Tasmania’s largest national park
The park, the largest in Tasmania, consists of more than 6,000 square kilometers of pristine wilderness.
Established in 1968, the park makes up the south west corner of Tasmania with the Franklin-Gordon Wild Rivers National Park and Bathurst Harbour to the north and the Hartz Mountains National Park to the east.
Access to the park
There are two main access points to enter the park: Cockle Creek via the Huon Highway (south of Hobart) or via Strathgordon on the Gordon River Road to the Gordon Dam, to the north.
There are light aircraft flights to an airstrip at Melaleuca for those wishing to take part in the South Coast Track.
Apart from these access points there is no road system in the park and further access requires continuing on foot or through boat landing on the coast.
Scotts Peak in Lake Pedder
Central to the Southwest National Park is Lake Pedder which currently covers an area of some 240 square kilometers.

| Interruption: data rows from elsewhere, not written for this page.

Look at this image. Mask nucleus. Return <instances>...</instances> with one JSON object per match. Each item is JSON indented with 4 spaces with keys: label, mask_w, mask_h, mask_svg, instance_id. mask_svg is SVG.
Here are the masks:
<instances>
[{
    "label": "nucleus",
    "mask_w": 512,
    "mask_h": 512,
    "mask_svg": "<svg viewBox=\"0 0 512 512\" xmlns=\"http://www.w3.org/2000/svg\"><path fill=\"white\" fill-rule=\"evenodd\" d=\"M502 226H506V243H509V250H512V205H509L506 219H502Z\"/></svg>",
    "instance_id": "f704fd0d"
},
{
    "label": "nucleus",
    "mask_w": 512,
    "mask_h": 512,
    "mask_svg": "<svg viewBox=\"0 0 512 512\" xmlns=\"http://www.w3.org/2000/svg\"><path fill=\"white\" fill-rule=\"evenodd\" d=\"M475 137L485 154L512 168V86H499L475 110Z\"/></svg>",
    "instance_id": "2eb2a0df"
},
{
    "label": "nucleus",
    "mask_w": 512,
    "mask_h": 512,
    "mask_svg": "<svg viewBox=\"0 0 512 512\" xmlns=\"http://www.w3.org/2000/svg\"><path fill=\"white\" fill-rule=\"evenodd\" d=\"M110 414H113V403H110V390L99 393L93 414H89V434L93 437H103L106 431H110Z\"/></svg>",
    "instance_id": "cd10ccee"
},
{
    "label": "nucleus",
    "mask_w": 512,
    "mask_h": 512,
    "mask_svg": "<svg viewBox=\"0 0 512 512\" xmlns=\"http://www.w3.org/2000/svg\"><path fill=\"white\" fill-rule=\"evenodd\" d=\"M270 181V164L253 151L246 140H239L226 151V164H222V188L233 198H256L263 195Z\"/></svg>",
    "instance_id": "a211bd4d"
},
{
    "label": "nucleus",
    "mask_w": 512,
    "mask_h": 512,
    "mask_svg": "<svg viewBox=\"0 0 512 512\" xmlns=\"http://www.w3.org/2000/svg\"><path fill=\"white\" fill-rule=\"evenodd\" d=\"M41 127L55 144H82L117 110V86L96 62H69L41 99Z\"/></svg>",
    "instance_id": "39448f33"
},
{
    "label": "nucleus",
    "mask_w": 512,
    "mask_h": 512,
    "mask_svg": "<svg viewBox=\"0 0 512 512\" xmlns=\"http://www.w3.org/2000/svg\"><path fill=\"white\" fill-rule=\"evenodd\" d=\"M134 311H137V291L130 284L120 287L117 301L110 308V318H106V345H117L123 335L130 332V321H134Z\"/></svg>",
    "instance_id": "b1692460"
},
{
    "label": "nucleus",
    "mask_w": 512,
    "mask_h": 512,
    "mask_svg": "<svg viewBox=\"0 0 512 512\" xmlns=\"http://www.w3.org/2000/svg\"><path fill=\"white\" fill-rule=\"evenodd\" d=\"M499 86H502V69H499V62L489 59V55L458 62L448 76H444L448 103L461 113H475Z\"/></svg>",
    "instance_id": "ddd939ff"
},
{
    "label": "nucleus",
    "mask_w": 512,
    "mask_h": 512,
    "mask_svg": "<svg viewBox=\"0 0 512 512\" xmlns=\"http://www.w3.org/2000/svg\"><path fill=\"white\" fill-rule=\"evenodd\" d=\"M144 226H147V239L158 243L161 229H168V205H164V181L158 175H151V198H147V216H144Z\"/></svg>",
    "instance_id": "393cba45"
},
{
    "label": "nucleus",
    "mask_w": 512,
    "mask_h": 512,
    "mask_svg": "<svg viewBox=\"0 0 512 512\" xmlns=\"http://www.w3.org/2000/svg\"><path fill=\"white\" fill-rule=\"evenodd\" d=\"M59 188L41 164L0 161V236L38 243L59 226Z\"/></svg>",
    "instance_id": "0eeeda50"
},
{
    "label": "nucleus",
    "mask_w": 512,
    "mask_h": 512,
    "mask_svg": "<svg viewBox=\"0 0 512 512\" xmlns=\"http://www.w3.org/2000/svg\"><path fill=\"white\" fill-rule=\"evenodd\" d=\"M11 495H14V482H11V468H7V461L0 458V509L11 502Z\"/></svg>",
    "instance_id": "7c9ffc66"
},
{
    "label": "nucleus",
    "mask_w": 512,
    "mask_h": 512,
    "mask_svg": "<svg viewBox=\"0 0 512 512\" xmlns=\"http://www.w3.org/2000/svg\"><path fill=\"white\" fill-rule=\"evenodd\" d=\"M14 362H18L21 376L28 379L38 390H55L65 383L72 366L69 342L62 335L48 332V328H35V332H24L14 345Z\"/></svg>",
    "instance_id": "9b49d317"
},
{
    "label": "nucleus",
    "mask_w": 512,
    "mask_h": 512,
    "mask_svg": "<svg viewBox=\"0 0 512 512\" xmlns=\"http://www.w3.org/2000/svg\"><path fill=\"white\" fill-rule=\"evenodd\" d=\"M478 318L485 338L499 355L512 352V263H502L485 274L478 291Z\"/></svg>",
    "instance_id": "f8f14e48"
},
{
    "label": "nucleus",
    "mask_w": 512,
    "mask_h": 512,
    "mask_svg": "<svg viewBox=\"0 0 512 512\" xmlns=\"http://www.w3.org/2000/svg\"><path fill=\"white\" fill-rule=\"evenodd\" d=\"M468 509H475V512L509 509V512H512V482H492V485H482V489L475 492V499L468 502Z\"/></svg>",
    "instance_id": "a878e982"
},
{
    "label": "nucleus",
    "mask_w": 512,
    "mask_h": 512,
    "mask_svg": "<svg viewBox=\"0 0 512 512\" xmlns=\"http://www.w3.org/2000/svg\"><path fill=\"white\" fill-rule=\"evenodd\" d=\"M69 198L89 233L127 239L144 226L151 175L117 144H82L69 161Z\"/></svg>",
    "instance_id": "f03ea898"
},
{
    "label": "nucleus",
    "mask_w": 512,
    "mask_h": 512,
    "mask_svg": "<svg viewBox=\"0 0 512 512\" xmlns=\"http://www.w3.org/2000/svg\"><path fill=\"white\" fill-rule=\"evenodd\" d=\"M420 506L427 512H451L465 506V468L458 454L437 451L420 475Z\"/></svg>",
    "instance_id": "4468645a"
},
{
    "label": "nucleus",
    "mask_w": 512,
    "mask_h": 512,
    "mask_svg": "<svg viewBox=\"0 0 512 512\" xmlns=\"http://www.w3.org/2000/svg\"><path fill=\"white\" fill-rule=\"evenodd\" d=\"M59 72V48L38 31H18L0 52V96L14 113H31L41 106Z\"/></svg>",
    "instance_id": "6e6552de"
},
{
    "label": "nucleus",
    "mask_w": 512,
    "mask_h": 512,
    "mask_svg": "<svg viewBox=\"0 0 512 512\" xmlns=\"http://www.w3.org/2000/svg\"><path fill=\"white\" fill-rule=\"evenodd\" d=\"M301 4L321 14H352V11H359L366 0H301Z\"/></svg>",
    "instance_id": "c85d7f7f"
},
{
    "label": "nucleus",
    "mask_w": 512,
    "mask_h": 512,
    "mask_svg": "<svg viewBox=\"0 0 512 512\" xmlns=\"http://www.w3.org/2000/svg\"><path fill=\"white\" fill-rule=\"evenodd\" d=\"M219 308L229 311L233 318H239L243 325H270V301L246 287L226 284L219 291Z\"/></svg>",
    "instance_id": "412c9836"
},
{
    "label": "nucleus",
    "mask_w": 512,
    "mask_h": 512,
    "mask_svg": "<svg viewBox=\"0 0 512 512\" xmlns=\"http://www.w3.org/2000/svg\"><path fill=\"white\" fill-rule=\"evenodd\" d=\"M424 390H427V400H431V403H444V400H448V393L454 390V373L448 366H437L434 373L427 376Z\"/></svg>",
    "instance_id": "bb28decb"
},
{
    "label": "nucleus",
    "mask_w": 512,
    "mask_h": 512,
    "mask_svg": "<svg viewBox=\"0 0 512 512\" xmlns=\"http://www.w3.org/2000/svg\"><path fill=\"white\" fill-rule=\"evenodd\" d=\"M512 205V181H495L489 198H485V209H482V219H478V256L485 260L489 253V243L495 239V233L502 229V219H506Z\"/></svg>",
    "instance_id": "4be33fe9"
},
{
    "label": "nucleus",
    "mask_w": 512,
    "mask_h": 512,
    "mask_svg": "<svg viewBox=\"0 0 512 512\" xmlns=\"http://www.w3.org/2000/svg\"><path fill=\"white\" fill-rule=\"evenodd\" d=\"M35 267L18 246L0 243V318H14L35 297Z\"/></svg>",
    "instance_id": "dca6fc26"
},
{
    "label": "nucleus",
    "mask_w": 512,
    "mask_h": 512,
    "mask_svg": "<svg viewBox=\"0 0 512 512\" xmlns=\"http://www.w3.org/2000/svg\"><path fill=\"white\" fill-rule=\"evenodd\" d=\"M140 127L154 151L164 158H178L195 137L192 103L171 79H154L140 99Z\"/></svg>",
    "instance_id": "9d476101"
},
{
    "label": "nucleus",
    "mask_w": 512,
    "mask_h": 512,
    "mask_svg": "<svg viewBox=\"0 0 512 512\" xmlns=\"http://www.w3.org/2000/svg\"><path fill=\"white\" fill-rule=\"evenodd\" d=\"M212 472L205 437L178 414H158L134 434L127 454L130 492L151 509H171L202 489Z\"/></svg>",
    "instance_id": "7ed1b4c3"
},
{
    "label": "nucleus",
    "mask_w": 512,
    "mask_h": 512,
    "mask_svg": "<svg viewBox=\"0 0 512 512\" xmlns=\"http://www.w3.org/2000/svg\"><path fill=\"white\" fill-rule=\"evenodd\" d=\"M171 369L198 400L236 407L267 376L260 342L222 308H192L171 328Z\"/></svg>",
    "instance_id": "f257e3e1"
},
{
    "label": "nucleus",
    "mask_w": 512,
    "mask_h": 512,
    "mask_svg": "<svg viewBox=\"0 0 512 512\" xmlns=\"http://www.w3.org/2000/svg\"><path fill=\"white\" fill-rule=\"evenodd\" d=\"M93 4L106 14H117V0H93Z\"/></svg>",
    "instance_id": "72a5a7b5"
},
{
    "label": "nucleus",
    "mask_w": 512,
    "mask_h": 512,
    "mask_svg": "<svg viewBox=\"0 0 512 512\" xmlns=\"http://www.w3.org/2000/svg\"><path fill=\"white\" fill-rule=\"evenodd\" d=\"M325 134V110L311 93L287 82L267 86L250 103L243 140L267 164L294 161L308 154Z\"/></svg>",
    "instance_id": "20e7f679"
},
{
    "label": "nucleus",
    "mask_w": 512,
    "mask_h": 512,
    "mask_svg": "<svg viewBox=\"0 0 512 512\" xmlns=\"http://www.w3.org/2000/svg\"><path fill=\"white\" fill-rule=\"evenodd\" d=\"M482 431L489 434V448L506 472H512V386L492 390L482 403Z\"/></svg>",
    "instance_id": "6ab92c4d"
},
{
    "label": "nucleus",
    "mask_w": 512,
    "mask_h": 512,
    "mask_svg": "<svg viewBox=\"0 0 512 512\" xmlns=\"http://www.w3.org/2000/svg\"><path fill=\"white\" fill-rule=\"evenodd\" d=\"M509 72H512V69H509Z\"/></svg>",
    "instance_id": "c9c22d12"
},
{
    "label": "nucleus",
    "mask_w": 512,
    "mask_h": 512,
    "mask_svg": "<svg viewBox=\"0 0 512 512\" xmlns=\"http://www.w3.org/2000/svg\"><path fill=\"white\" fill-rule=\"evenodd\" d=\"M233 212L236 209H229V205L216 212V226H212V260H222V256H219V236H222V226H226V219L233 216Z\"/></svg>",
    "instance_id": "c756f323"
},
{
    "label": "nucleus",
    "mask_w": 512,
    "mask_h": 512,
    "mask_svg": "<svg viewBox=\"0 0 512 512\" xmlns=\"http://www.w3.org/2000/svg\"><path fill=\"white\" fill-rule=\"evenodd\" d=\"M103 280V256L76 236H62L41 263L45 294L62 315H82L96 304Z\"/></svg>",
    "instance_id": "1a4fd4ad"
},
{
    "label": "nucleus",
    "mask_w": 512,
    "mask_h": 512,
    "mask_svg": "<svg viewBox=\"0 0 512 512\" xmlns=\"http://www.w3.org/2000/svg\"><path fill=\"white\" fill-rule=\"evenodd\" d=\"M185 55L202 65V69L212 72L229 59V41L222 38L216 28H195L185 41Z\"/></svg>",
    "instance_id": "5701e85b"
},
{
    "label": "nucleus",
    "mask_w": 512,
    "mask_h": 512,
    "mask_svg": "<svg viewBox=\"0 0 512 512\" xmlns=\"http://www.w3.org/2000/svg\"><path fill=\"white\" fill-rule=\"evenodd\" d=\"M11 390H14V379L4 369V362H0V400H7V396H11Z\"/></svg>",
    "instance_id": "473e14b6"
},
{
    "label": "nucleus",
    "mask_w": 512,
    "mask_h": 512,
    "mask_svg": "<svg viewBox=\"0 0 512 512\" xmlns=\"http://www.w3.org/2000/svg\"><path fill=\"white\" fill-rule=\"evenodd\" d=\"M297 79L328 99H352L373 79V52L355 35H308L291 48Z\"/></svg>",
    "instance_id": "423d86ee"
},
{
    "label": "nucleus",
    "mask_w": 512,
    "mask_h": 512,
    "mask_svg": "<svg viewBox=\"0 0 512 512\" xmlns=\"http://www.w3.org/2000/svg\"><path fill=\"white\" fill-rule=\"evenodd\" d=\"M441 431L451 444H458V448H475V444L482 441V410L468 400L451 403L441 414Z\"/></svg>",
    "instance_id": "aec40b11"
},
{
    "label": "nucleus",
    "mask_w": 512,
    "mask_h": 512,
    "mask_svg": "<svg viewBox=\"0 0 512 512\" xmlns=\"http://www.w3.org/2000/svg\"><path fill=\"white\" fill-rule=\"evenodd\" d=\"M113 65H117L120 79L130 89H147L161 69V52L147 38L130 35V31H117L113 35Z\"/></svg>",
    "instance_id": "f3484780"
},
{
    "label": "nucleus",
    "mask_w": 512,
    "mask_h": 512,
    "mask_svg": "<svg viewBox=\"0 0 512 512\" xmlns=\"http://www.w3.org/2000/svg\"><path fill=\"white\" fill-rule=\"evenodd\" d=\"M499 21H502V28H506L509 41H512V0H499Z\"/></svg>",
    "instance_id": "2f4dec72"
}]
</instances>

Just as with much of the Tasmanian Wilderness, the lake was original formed through glacier action, however, in 1972 with the building of a hydroelectric dam, the area of the original lake was flooded, reaching its current extent.
South Cape Bay
At the very southern end of the national park and in fact the island of Tasmania, is South Cape Bay.
The bay is truly a part of the Tasmanian wilderness, being subjected to almost constant winds and the wild seas of the Southern Ocean.
The bay can reached via a 4 hour return hike leaving from Cockle Creek. Some hiking experience recommended.